- Born: October 25, 1866 Fredericksburg, Virginia, U.S.
- Died: September 30, 1948 (aged 81) Washington, D.C., U.S.
- Known for: Vitascope

= Thomas Armat =

American mechanic and inventor (1866–1948)

Thomas J. Armat (October 25, 1866 – September 30, 1948) was an American mechanic and inventor, a pioneer of cinema best known through the co-invention of the Edison Vita.
==Education==
Armat studied at the Mechanics Institute in Richmond, Virginia and then in 1894 at the Bliss Electrical School in Washington, D.C., where he met Charles Francis Jenkins. The two classmates teamed up to develop a movie projector using a new kind of intermittent motion mechanism, a "beater mechanism" similar to the one patented 1893 by Georges Demenÿ in France. It was one of the first projectors using what is known as the Latham loop (an extra loop of the film before the transport mechanism to reduce the tension on the film and avoid film breakage, developed independently at the same time by Woodville Latham and his sons). They made their first public projection using their invention, named Phantoscope after an earlier model designed by Jenkins alone, in September 1895 at the Cotton States and International Exposition in Atlanta.
==Controversy==
Following this success, the two co-inventors broke up over patent issues. Jenkins tried to claim sole inventorship, but was turned down and sold out to Armat, who subsequently joined and sold the patent to Thomas Edison, who marketed the machine as the 'Vitascope'. The projector was used in a public screening in New York City beginning April 23, 1896 and lasting more than a week.
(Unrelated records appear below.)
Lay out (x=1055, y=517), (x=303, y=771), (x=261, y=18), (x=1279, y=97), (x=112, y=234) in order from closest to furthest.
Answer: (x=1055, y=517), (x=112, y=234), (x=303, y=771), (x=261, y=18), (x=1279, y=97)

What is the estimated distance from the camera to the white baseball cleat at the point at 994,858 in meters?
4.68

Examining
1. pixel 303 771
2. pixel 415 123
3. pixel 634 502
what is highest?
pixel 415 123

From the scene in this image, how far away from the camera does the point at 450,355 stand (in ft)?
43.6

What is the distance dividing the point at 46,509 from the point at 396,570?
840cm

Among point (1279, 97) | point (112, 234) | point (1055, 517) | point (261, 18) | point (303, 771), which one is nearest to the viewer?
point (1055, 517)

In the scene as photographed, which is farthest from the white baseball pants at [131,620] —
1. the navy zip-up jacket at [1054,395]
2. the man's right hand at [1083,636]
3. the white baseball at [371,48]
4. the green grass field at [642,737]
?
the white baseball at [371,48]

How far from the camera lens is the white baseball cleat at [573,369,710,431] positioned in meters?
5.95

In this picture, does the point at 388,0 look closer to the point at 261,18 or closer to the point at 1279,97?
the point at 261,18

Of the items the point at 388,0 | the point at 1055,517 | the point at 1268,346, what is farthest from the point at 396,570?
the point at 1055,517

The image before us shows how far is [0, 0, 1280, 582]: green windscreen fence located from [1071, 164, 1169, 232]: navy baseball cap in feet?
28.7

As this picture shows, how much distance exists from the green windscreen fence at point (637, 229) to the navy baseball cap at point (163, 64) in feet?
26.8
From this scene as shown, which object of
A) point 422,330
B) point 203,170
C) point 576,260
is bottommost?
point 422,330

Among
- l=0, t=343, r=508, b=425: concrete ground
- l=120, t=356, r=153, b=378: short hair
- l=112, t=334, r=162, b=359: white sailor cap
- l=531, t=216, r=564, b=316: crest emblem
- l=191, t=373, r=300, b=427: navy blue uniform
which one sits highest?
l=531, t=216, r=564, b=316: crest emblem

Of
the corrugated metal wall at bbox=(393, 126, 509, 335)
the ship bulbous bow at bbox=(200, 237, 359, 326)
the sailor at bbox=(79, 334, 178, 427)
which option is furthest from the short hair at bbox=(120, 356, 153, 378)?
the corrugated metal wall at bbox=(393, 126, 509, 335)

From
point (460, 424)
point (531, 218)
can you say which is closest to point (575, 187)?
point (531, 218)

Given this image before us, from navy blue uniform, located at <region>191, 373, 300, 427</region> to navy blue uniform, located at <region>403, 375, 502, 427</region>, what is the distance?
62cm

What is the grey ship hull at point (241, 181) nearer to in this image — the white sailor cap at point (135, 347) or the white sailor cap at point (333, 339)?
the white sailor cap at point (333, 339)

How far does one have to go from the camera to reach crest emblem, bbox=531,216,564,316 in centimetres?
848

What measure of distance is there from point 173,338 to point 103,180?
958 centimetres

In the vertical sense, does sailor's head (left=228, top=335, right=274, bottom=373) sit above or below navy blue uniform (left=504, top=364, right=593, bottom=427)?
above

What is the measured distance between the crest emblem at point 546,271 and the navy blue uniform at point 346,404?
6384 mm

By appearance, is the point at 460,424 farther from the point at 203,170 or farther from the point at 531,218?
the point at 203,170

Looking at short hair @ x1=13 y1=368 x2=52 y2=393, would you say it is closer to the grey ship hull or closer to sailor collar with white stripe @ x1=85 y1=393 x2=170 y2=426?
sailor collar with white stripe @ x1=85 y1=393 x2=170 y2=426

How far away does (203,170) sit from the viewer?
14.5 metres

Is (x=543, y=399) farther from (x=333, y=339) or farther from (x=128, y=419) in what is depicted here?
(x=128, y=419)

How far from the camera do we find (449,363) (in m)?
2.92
Working for Edison, Armat refined the projector in 1897 by replacing the beater mechanism with a more precise Geneva drive, duplicating an invention made a year earlier in Germany by Oskar Messter and Max Griewe and in England by Robert William Paul.

In 1947, Armat and William Nicholas Selig, Albert E. Smith and George Kirke Spoor were awarded a Special Academy Award as representatives of the movie pioneers for their contributions to the film business.

He died on September 30, 1948.

In 2011, he was inducted, posthumously, into the National Inventors Hall of Fame.